DOCUMENT SEGMENT -
---+---
From 1979 to 1985, Vizard was the voice-over man for the racing show Punter to Punter, starring Trevor Marmalade, Dr Turf and Con Marasco (Tony Rickards), on community radio station Triple R.

In 1985 Vizard co-wrote and produced a feature film, The Bit Part, starring Nicole Kidman, for which he was nominated for a Writers' Guild award for Best Feature Film Screenplay.

In 1987 he was the head writer and a performer on a television sketch comedy show, The Eleventh Hour, which kick-started the television careers of Vizard, Mary-Anne Fahey, Mark Mitchell, Glenn Robbins, Ian McFadyen and Peter Moon. In 1987, Vizard performed in the first Melbourne International Comedy Festival, launched by Peter Cook, and was one of the hosts of the Comedy Festival Gala in 1991.

In 1989, Vizard established, wrote and produced the primetime sketch comedy series Fast Forward. The series was Australia's highest rating comedy series. Fast Forward, and its successor program, Full Frontal, ran for 10 years and won multiple Logie Awards. Vizard's characters on Fast Forward included advertising guru Brent Smyth (with Peter Moon), Darryl (the gay airline steward, with Michael Veitch), "Fakari" rug salesman Roger Ramshett (with Peter Moon), and newsreaders Dirk Hartog. He also performed impersonations, most notably of Derryn Hinch, Richard Carleton, Don Lane, Ian Turpie, George Donikian, Geoffrey Robertson and even Gough Whitlam in one instance.

Between 1990 and 1993 Vizard hosted his own high rating nightly national talk show, Tonight Live with Steve Vizard. He interviewed over a thousand guests, from entertainment legends including Bob Hope, Audrey Hepburn, Mickey Rooney, and Kirk Douglas, to musical stars including Phil Collins, Bob Geldof, Peter Allen, Quincy Jones and B. B. King, to writers and filmmakers such as Jeffrey Archer, Edward de Bono, Robert Ludlum, Sir Peter Ustinov and Oliver Stone, to comedians such as Spike Milligan, Sir Harry Secombe, Phyllis Diller, Spinal Tap, Robin Williams to Prime Ministers and public leaders.

By 1994, when he retired from on-air roles, Vizard had been nominated for a Gold Logie as Australia's most popular television performer on four occasions, winning in 1991. He had also won three further Logie Awards as Australia's most Popular Television Presenter as well as four Television Society Awards, a Variety Club for Best Comedy Artiste and a Rolling Stone magazine award for Best Television Performer.

Vizard hosted many awards nights and concerts including the 1992 Logie Awards, the Bali Bombing Memorial Concert and the 1995 nationally televised 50th Anniversary of the End of World War Two Concert. During Vizard's hosting of the 1994 Australian Film Institute Awards, he joked about Australian screen legend Bill Hunter, who had appeared in several nominated movies that year, "each and every nominated film must feature Bill Hunter. This is a pro-rata rule ... Short films may enter into a Bill Hunter-sharing arrangement."

In 1998 Vizard performed with the Melbourne Symphony Orchestra, narrating Saint-Saëns' The Carnival of the Animals.

At the 2006 Logie Awards, Vizard appeared with long-time collaborator Michael Veitch in a sketch that reprised one of their most famous roles, that of two camp, bitchy airline stewards.
---+---
EXTRACTED MATERIAL -
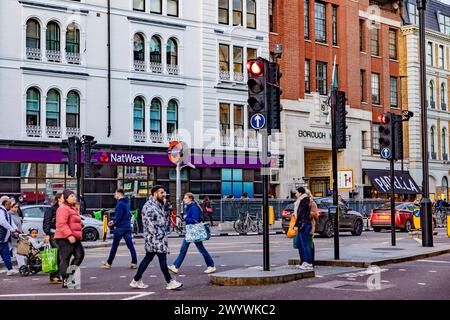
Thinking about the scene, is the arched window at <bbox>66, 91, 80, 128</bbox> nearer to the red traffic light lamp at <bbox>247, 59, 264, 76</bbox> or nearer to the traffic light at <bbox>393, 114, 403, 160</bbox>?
the traffic light at <bbox>393, 114, 403, 160</bbox>

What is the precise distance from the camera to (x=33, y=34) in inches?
1403

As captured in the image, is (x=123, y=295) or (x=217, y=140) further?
(x=217, y=140)

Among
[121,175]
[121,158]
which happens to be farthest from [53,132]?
[121,175]

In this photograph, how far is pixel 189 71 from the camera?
135 ft

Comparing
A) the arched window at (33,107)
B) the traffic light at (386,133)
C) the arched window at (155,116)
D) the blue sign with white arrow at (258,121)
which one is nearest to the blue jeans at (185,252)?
the blue sign with white arrow at (258,121)

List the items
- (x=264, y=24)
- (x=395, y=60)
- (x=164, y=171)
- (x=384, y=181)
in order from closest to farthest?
(x=164, y=171) < (x=264, y=24) < (x=384, y=181) < (x=395, y=60)

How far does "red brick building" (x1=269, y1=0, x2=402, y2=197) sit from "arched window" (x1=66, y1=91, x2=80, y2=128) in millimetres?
14048

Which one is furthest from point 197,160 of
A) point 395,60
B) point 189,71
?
point 395,60

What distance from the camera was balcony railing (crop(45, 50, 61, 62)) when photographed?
117 ft

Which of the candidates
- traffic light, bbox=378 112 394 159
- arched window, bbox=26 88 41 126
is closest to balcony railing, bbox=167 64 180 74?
arched window, bbox=26 88 41 126
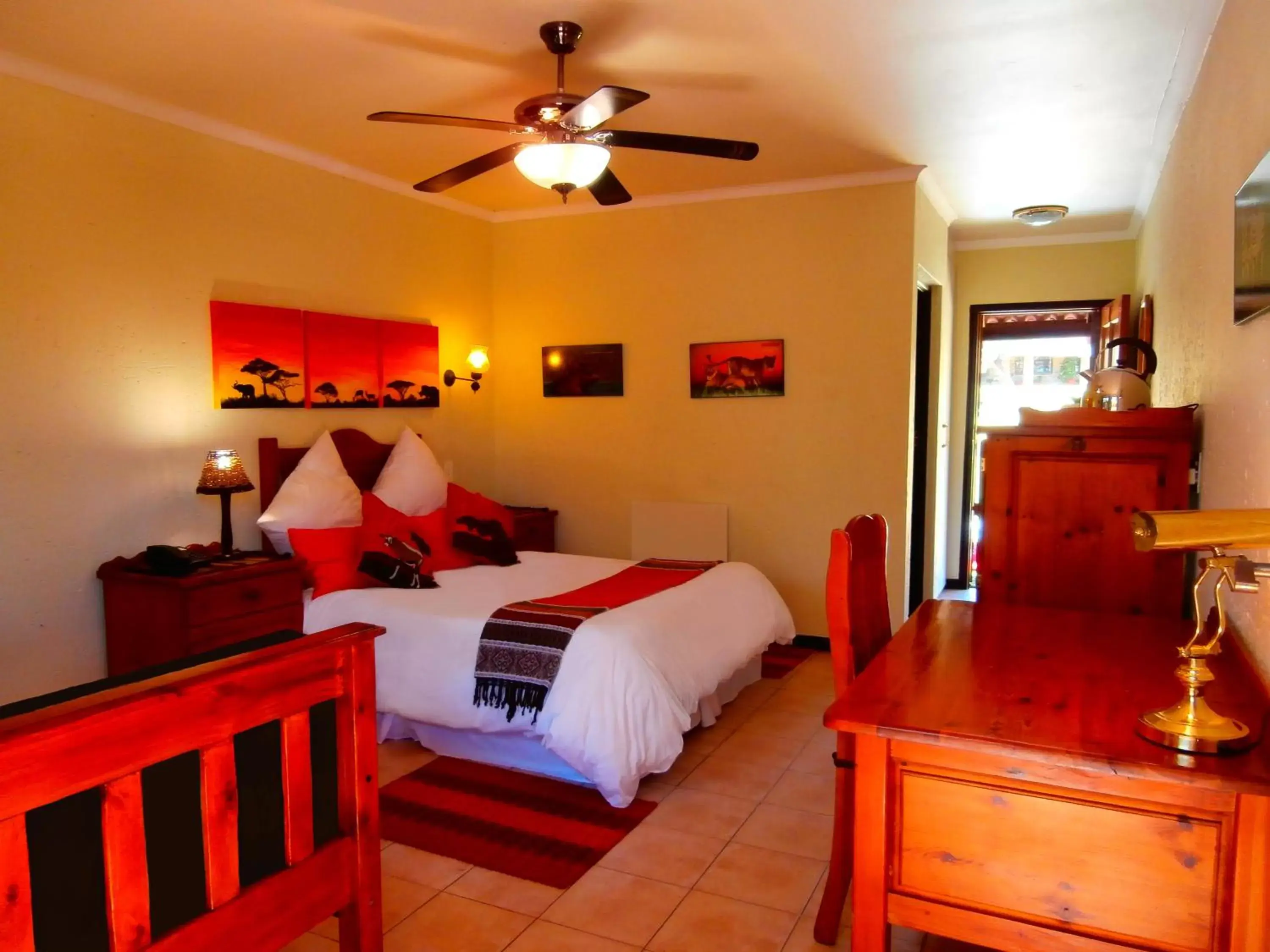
---+---
TASK -
Repeat the section of the career text between "In 1985 Vizard" and "Gala in 1991.", inclusive, word for word.

WRITTEN ANSWER -
In 1985 Vizard co-wrote and produced a feature film, The Bit Part, starring Nicole Kidman, for which he was nominated for a Writers' Guild award for Best Feature Film Screenplay.

In 1987 he was the head writer and a performer on a television sketch comedy show, The Eleventh Hour, which kick-started the television careers of Vizard, Mary-Anne Fahey, Mark Mitchell, Glenn Robbins, Ian McFadyen and Peter Moon. In 1987, Vizard performed in the first Melbourne International Comedy Festival, launched by Peter Cook, and was one of the hosts of the Comedy Festival Gala in 1991.